– В самом деле, – сказал Дедушка.

Он скромно держался за Бабушкиной спиной. Вроде бы он здесь ни при чем, вроде бы он просто так, обыкновенный шофер, ничего больше. Ах, хитрюга, ах, интриган! Это все он! Это его штучки! Бабушка начала бы просто прочесывать вагон. А Дедушка всегда все взвесит, рассчитает, раскрутит, а сам уходит в тень, забивается в щель. Ведь надо было обладать такой дьявольской хитростью, чтобы предугадать мой план. Ни один смертный не предугадал бы. Каждый бы предположил, что я мечусь в панике по вагону, а Дедушка догадался… Все пропало… Столько усилий, и все напрасно! Родители стояли плечом к плечу, отрезая мне путь к лесу.
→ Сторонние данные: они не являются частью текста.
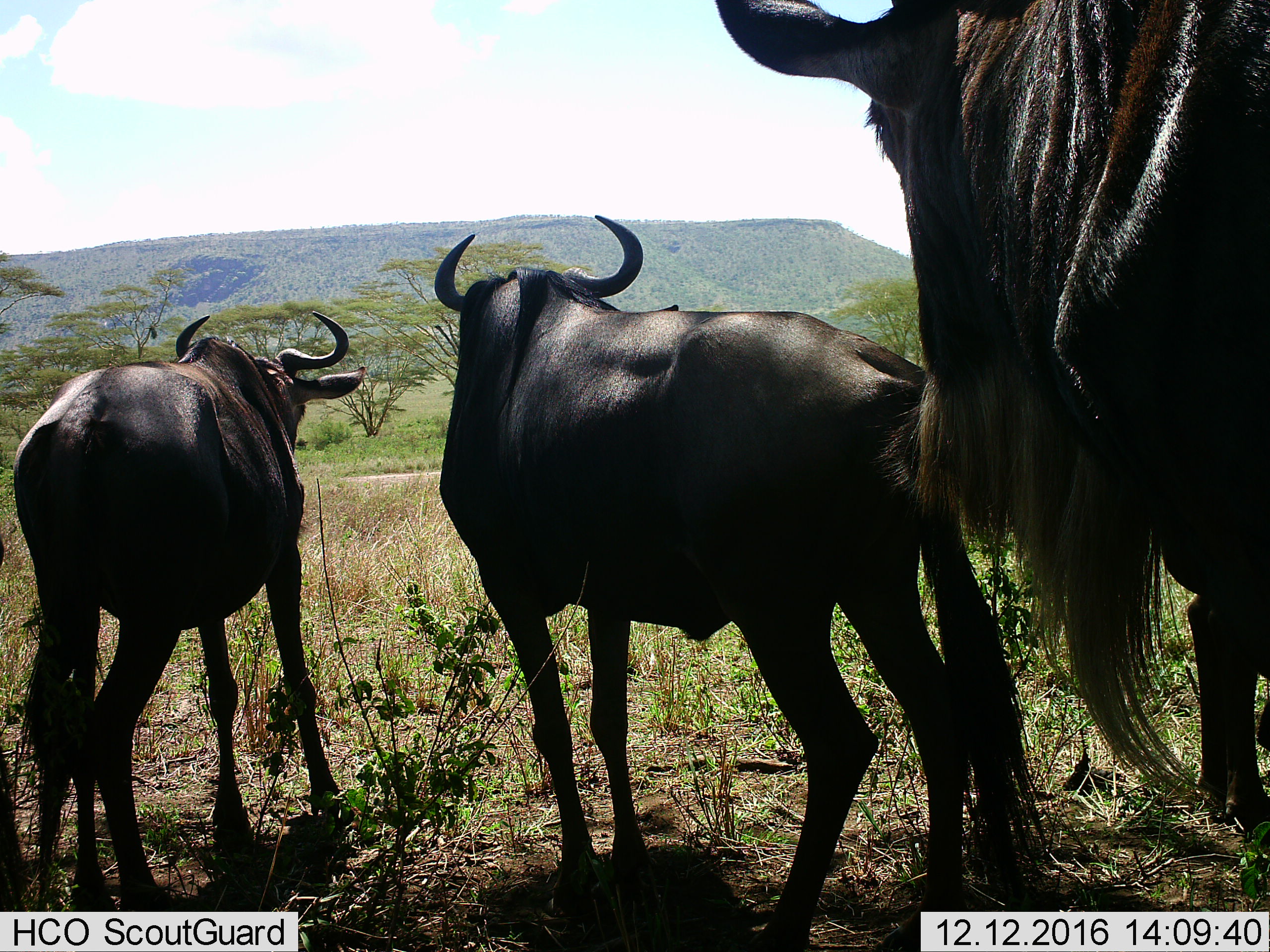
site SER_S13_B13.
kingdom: Animalia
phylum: Chordata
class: Mammalia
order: Artiodactyla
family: Bovidae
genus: Connochaetes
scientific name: Connochaetes taurinus taurinus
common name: blue wildebeest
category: wildebeestblue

– Ну хватит валять дурака, – сказала Бабушка, сбросив маску добродушия. – Давай сюда ребенка. Ребенок с утра ничего не ел!

– В самом деле… – пробормотал Дедушка.

– Я больше не буду его баловать, – на всякий случай сказала Бабушка.

Поезд зашипел и ушел. Я закрыл Риса правым плечом. Сзади нас был метровый бетонный обрыв, на дне которого змеились железнодорожные рельсы, впереди – Дедушка и Бабушка.

– Он будет жить у нас в строгости, – сказал Дедушка.

Бабушка часто-часто заморгала глазами и сделала вид, что вытерла кулаком слезы.

– Бедный ребенок… Замотали его совсем… Его надо срочно напоить липовым медом.

– В самом деле… – пробормотал Дедушка.

Родители все ближе подступали к нам с Рисом, оттесняя к бетонному обрыву. Они, видно, очень надеялись на этот бетонный обрыв.

– Ты его сможешь видеть каждый вечер от 18 до 21, – сказала Бабушка. – Я же не эгоистка.

– Если он станет баловаться, мы его будем… гм… как-нибудь наказывать, – сказал Дедушка, смотря в сторону.

Теперь мы стояли на самом краю обрыва. Бабушка, уже отбросив в сторону всякую дипломатию, открыто заходила слева, готовясь к решительному броску. Игра была проиграна.

– Верблюды, – сказал я.

– Какие верблюды? – удивилась Бабушка.

– Импортные.

– При чем здесь верблюды?

– Будут давать импортных верблюдов по 250 рублей, – сказал я. – На дубленки. Вон их целый эшелон.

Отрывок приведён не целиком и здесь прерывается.